Re: [PATCH v3] tty/vt: UTF-8 parsing update according to RFC 3629, modern Unicode

Greg KH <gregkh@xxxxxxxxxxxxxxxxxxx> · Thu, 4 Jan 2024 16:28:47 +0100

On Tue, Dec 12, 2023 at 09:26:53PM +0100, Roman Žilka wrote:
> vc_translate_unicode() and vc_sanitize_unicode() parse input to the
> UTF-8-enabled console, marking invalid byte sequences and producing Unicode
> codepoints. The current algorithm follows ancient Unicode and may accept
> invalid byte sequences, pass on non-existent codepoints and reject valid
> sequences.
> 
> The patch restores the functions' compliance with modern Unicode (v15.1 [1]
> + many previous versions) as well as RFC 3629 [2].
> 1. Codepoint space is limited to 0x10FFFF.

Wait, why?  And shouldn't this be an individual patch on it's own?  What
is wrong with the checking we currently have.

> 2. "Noncharacters", such as U+FFFE, U+FFFF, are no longer invalid in
>    Unicode and will be accepted.

Accepted when?

> Another option was to complete the set of
>    noncharacters (used to be just those two, now there's more) and preserve
>    the rejection step. This is indeed what Unicode suggests (v15.1, chap.
>    23.7) (not requires), but most codepoints are !iswprint(), so selecting
>    just the noncharacters seemed arbitrary and futile (and unnecessary).

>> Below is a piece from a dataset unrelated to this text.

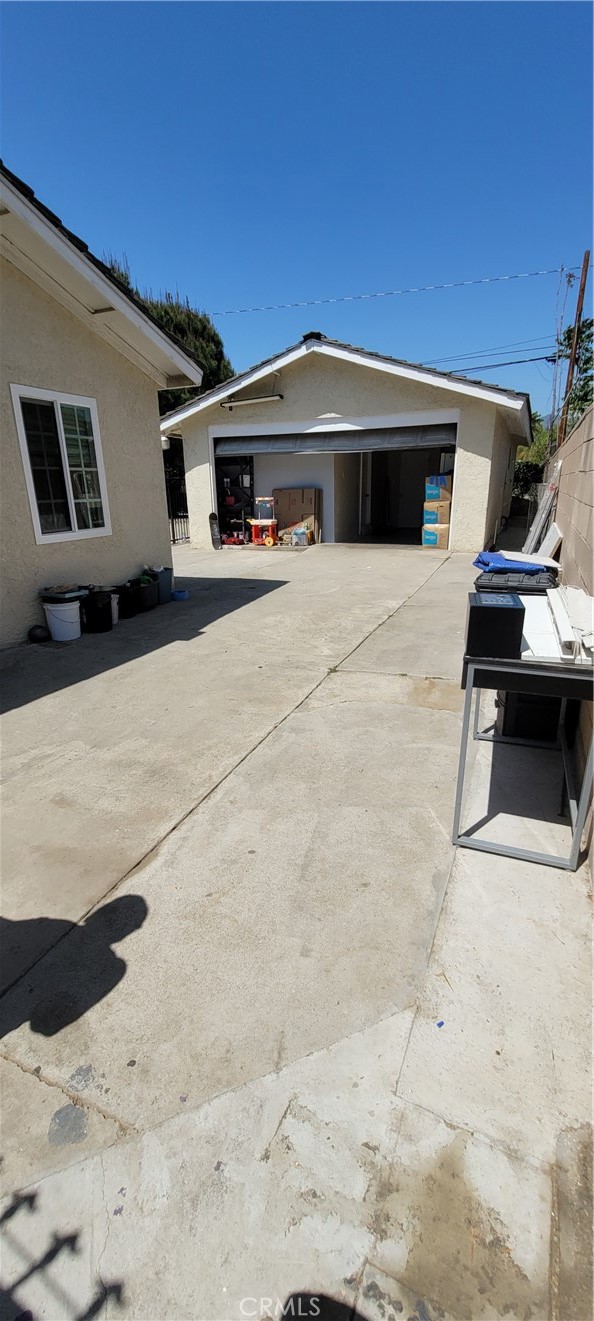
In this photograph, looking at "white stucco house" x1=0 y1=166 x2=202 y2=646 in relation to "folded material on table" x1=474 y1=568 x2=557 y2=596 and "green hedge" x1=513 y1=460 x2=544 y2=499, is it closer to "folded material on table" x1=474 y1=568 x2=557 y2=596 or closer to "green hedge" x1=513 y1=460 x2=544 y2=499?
"folded material on table" x1=474 y1=568 x2=557 y2=596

What is this change going to break with existing systems that were
thinking these were invalid characters?

> On the side:
> 3. Corrected/improved the doc of the two functions (esp. @rescan).

Again, a separate commit.  When you have to list the changes out, that
is a huge hint it needs to be broken up into smaller pieces.

thanks,

greg k-h